Les cantons suivront cette recommandation: "Une dénonciation de l'accord conclu en 1983 avec la France n'est pas opportune", indique le président du Conseil d'Etat neuchâtelois. Seule piste qui pourrait être envisagée, mais pas avant une nouvelle étude et plusieurs années de discussions: renégocier à la hausse le taux de rétrocession, fixé à 4,5%. Mais les relations entre la Suisse et la France sont déjà tendues sur le plan fiscal. Pas dit du tout que la France accepterait que ce taux soit revu. Est tout autant impensable, politiquement parlant, une taxation à la source sans rétrocession à la France (elle est de 3,5% à Genève).

Une initiative dans le Jura

"Cette étude nous donnera plus de crédibilité dans les discours que nous tiendrons devant nos parlements", ajoute Laurent Kurth. Plusieurs motions et autres interventions ont en effet été déposées ces dernières années dans les deux cantons venant de l'UDC et du PLR sur Neuchâtel, du PDC et du CS-POP dans le Jura.

Plus ennuyeux pour Charles Juillard: l'UDC a déposé une initiative populaire, munie de 2200 signatures, réclamant une imposition des travailleurs frontaliers à la source. Et à moins qu'il ne réussisse, étude genevoise à l'appui, à convaincre les initiants de la retirer, il faudra bien la soumettre en votation populaire. "Eventuellement, le Conseil d'Etat pourrait proposer un contre-projet, mais je ne vois pas très bien avec quel contenu", relève le ministre jurassien. Qui aimerait bien réussir à boucler le dossier à la fin de cette année ou au début 2015. En tous les cas, des discussions auront lieu avec les initiants.

Déséquilibre du pouvoir d'achat

Car les deux ministres en sont conscients: "La question fiscale contribue au déséquilibre du pouvoir d'achat constaté entre deux personnes effectuant le même travail dans une même entreprise, mais domiciliées de part et d'autre de la frontière", note Laurent Kurth.
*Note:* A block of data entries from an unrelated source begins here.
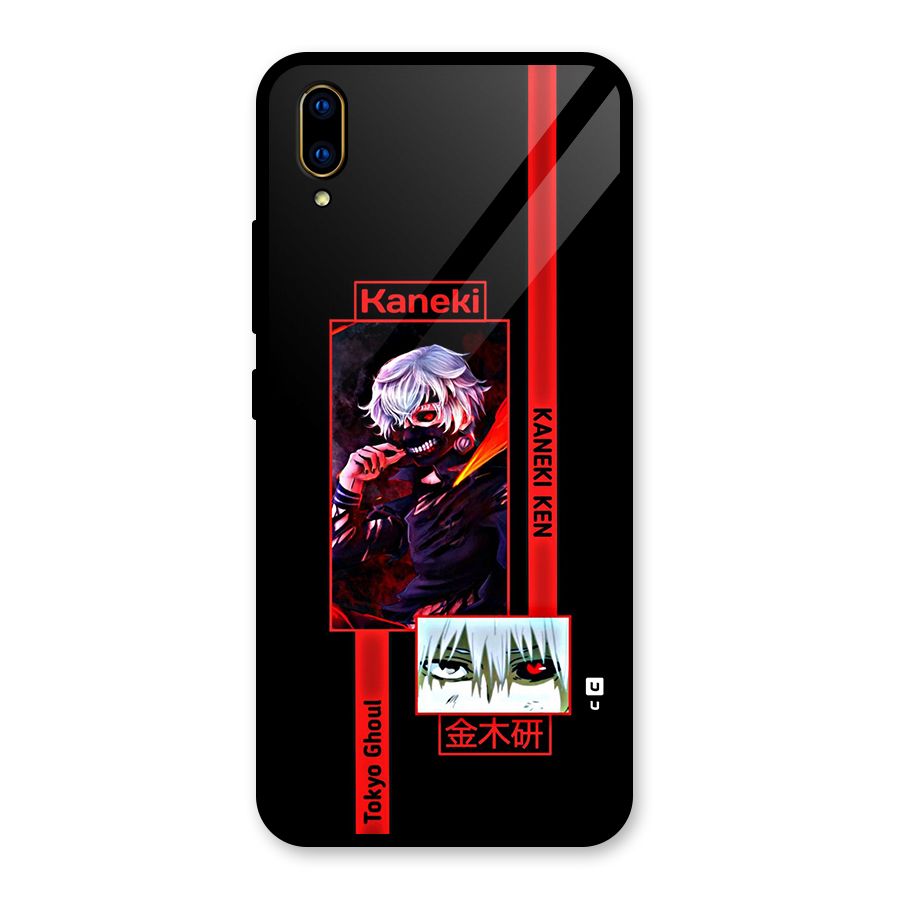 Tokyo Ghoul Kaneki Art Glass Back Case for Vivo V11 Pro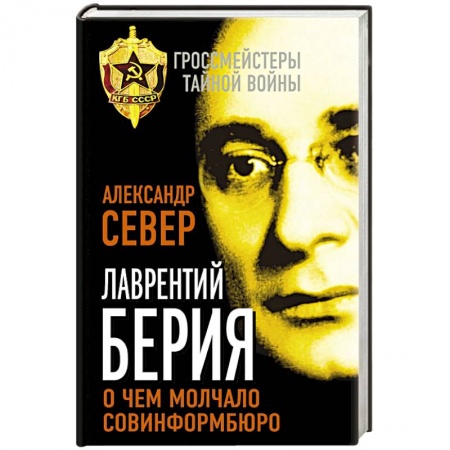 Книги, книга Лаврентий Берия: о чем молчало Совинформбюро заказать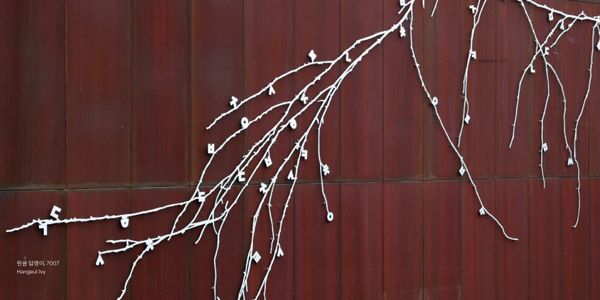 Card displaying AG Ahnsangsoo 2012 typeface in various styles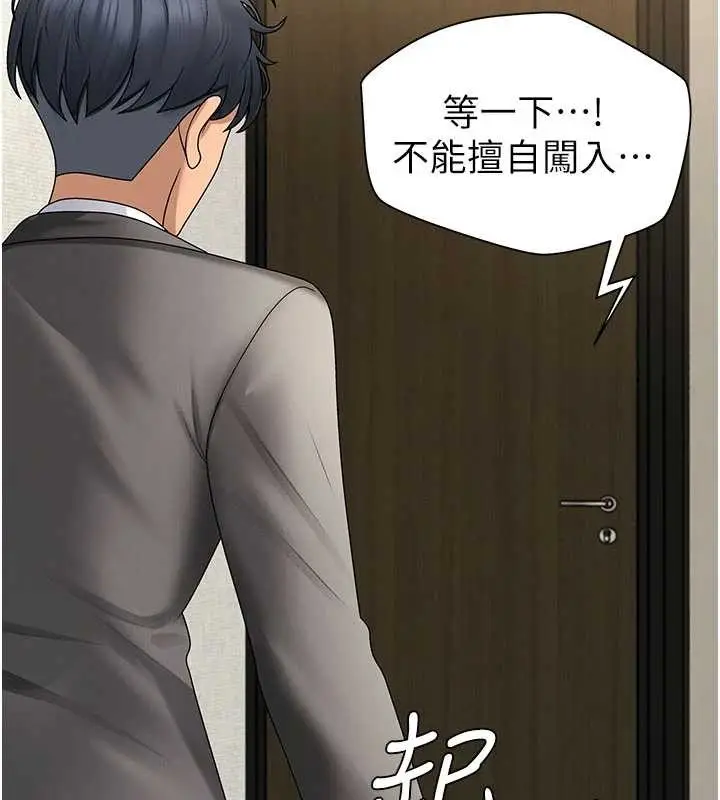 漫画《肉体审判》第34话第2张图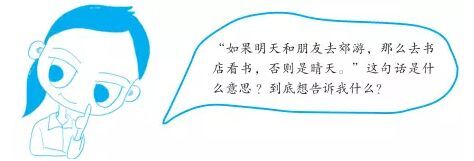 IF函数：有空吗？我和你聊聊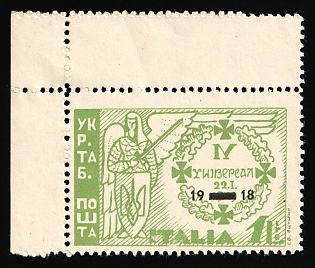 1947 1L Rimini, Ukraine, DP Camp, Displaced Persons Camp (Black Overprint, Corner Margin)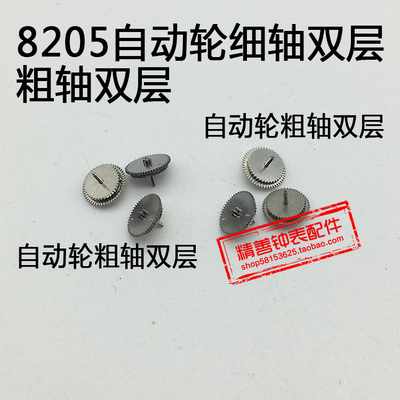 8205机芯零件机械配件手表配件机芯散件修表自动轮粗轴细轴双层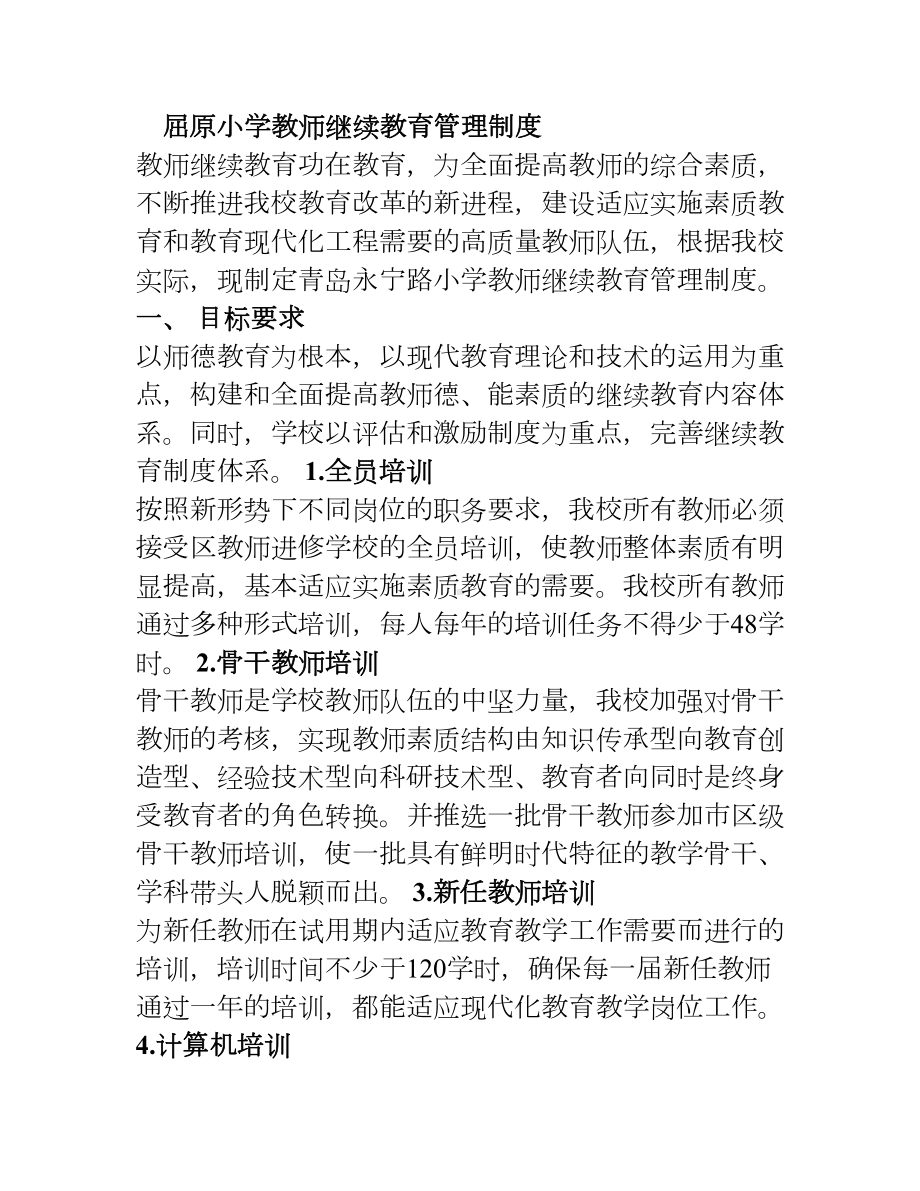 小学教师继续教育管理制度(DOC 7页).doc_第1页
Et ce déséquilibre est en partie à l'origine, tout comme les nuisances liées au trafic, du sentiment d'une partie de la population que les frontaliers profitent de la Suisse mais ne lui apportent rien en échange. Un sentiment qui s'est constaté dans les urnes le 9 février, avec une europhilie nettement moins marquée que lors de votations précédentes.

Les chiffres sont pourtant là pour le prouver: imposer les frontaliers à la source selon le modèle genevois ferait perdre des millions de recettes fiscales. Il ne faut pas oublier que les frontaliers pourraient faire des déductions importantes sur leur revenu, notamment leurs frais de transports. Et que la Confédération prendrait sa part au passage. Le système actuel de rétrocession ne bénéficie qu'au canton et aux communes.

D'autres éléments peuvent encore être pris en compte: taxer les frontaliers à la source augmenterait par exemple la quantité de travail des services concernés. Pour Neuchâtel, ce travail supplémentaire nécessiterait l'engagement de sept personnes.

Pour rappel, le canton de Neuchâtel compte environ 10'500 frontaliers, le Jura 8200. Les masses salariales brutes qui leur sont versées par leurs employeurs sont de 467 millions dans le Jura (2012) et 717 millions à Neuchâtel (2010, pas de chiffre plus récent disponible). Le système de rétrocession actuel rapporte 21 millions au canton du Jura et 32 millions à Neuchâtel (2010 toujours). Ce sont essentiellement les communes qui bénéficient de cet argent: 3/4 pour les communes neuchâteloises, 90% pour celles du Jura.